Moved back to New as Kefu's attempted fix in https://github.com/ceph/ceph/pull/47855 didn't pan out and I don't think we are any closer to nailing the root cause of these transient failures.

#11 Updated by Kefu Chai over 1 year ago

  • Assignee deleted (Kefu Chai)

#12 Updated by Kefu Chai over 1 year ago

[ RUN      ] HTTPManager.ReadTruncated
unknown file: Failure
C++ exception with description "bind: Address already in use [system:98]" thrown in the test body.
[  FAILED  ] HTTPManager.ReadTruncated (26 ms)
[ RUN      ] HTTPManager.Head
unknown file: Failure
C++ exception with description "bind: Address already in use [system:98]" thrown in the test body.
[  FAILED  ] HTTPManager.Head (9 ms)

unittest_http_manager suffers from this issue also. see https://jenkins.ceph.com/job/ceph-pull-requests/102806/testReport/junit/projectroot.src.test/rgw/unittest_http_manager/

#13 Updated by Ilya Dryomov over 1 year ago

  • Subject changed from TestMockMigrationHttpClient.* fails to TestMockMigrationHttpClient and HTTPManager "bind: Address already in use [system:98]" failures

Yeah, it was pretty clear that it has nothing to do with RBD from the beginning.

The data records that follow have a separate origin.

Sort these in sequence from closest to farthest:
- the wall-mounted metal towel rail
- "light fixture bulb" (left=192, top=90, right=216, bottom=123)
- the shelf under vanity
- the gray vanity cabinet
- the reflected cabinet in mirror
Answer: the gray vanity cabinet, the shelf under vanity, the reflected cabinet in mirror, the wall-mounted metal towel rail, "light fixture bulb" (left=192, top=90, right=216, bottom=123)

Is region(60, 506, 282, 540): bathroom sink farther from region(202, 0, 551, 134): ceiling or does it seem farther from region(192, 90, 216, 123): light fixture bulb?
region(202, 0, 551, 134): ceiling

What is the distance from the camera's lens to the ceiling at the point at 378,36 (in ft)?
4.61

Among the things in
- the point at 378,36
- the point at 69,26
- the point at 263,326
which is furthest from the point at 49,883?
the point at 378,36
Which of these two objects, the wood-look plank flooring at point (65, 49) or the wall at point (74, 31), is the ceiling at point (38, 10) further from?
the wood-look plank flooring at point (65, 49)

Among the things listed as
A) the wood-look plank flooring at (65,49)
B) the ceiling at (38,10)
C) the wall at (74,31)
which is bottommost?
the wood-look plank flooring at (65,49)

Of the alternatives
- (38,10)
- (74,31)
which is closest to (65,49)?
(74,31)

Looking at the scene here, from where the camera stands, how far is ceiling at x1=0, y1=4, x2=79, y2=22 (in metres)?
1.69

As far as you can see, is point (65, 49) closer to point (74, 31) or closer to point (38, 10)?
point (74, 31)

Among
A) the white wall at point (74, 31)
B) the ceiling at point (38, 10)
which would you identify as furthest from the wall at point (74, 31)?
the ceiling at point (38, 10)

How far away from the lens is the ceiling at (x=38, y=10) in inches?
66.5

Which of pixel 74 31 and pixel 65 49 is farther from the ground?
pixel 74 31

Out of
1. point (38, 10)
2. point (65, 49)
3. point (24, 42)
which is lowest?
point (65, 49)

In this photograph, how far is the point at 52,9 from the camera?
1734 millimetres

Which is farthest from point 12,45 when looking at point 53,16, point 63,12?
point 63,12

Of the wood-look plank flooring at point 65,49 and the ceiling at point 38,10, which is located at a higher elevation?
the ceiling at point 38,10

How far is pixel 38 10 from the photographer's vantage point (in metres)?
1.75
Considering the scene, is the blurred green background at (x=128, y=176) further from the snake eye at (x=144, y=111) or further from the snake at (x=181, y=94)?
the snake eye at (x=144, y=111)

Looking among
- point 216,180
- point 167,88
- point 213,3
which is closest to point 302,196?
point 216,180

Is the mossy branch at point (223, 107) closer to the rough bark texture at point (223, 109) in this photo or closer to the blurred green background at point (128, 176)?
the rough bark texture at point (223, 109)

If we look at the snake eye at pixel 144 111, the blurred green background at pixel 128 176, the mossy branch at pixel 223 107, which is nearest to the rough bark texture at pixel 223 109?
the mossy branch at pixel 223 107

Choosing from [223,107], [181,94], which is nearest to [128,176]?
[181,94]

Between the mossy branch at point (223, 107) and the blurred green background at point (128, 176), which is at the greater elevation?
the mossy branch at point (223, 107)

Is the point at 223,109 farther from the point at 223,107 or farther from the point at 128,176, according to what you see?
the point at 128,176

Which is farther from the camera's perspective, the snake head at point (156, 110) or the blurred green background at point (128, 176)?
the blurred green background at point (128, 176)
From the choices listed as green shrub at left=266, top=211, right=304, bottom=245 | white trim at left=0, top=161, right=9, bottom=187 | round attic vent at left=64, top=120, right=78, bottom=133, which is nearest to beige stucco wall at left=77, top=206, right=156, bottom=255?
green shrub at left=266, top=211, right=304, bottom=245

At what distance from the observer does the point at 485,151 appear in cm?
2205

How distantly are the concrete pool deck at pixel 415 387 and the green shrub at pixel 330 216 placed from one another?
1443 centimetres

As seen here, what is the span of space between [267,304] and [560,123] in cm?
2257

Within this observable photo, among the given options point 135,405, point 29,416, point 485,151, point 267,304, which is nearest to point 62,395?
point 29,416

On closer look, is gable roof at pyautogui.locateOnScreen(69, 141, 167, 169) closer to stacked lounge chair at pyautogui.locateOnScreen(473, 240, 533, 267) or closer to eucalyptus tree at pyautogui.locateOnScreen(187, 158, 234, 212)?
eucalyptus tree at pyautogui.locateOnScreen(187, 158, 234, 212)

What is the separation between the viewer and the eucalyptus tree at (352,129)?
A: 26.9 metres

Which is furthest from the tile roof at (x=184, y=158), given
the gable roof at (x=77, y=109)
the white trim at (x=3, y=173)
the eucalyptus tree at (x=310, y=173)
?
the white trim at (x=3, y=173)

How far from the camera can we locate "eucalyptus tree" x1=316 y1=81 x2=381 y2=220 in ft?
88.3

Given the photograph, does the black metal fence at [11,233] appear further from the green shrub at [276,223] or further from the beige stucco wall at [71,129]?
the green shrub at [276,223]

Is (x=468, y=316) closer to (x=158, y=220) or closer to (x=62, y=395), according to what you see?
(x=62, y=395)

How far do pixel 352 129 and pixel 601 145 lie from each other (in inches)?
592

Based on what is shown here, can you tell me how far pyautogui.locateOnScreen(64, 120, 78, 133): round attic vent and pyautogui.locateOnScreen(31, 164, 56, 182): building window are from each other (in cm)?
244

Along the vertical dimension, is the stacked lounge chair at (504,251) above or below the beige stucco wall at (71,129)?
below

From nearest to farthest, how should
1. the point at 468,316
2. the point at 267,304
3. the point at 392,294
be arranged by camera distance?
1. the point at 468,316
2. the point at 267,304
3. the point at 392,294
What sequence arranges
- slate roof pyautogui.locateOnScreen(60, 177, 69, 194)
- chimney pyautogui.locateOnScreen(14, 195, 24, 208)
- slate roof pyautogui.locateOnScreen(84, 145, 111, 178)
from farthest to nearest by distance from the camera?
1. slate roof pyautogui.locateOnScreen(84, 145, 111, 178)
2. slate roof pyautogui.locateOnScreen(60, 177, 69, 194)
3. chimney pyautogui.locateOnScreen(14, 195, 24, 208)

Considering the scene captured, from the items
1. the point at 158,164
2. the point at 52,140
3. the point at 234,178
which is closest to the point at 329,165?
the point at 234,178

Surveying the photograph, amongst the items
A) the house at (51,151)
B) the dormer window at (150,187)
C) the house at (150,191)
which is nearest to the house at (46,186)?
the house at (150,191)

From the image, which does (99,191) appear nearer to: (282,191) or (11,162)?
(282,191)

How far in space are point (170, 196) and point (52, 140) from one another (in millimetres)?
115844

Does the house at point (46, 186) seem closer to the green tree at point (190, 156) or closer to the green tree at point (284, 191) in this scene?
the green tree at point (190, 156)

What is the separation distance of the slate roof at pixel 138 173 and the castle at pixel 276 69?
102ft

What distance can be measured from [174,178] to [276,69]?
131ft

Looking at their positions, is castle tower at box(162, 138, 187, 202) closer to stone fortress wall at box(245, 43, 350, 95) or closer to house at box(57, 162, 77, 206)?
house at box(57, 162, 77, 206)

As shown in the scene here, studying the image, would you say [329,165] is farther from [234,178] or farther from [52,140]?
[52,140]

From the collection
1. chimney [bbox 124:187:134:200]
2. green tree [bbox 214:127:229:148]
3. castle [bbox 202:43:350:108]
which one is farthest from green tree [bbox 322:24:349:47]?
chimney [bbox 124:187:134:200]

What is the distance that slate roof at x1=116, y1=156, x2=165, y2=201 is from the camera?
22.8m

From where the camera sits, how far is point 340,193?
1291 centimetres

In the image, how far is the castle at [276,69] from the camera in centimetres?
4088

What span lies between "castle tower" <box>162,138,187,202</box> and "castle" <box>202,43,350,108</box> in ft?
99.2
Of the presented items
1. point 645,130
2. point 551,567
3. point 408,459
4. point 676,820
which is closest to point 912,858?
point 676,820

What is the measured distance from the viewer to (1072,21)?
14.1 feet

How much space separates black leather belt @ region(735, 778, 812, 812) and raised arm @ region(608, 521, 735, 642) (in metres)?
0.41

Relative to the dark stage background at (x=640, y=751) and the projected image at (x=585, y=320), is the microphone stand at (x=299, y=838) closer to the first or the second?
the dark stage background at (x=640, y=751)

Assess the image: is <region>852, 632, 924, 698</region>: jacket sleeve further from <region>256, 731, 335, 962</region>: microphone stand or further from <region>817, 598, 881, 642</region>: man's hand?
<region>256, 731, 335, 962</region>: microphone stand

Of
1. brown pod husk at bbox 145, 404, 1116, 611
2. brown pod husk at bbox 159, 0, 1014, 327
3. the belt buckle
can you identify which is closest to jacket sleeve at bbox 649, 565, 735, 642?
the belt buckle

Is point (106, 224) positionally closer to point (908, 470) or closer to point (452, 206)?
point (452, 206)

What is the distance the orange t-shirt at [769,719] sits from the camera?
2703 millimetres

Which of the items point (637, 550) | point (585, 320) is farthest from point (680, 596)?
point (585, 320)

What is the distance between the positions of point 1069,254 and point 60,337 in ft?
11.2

#14 Updated by Ilya Dryomov over 1 year ago

  • Tags set to test-failure
  • Project changed from rbd to Ceph

#15 Updated by Kefu Chai over 1 year ago

Ilya Dryomov wrote:

Yeah, it was pretty clear that it has nothing to do with RBD from the beginning.

right. i agreed. just thought we needed a developer to take care of this. and the failure happens to be RBD tests. think the other way, if dashboard uses some third party python module, and it fails to work, shall the core team fix it?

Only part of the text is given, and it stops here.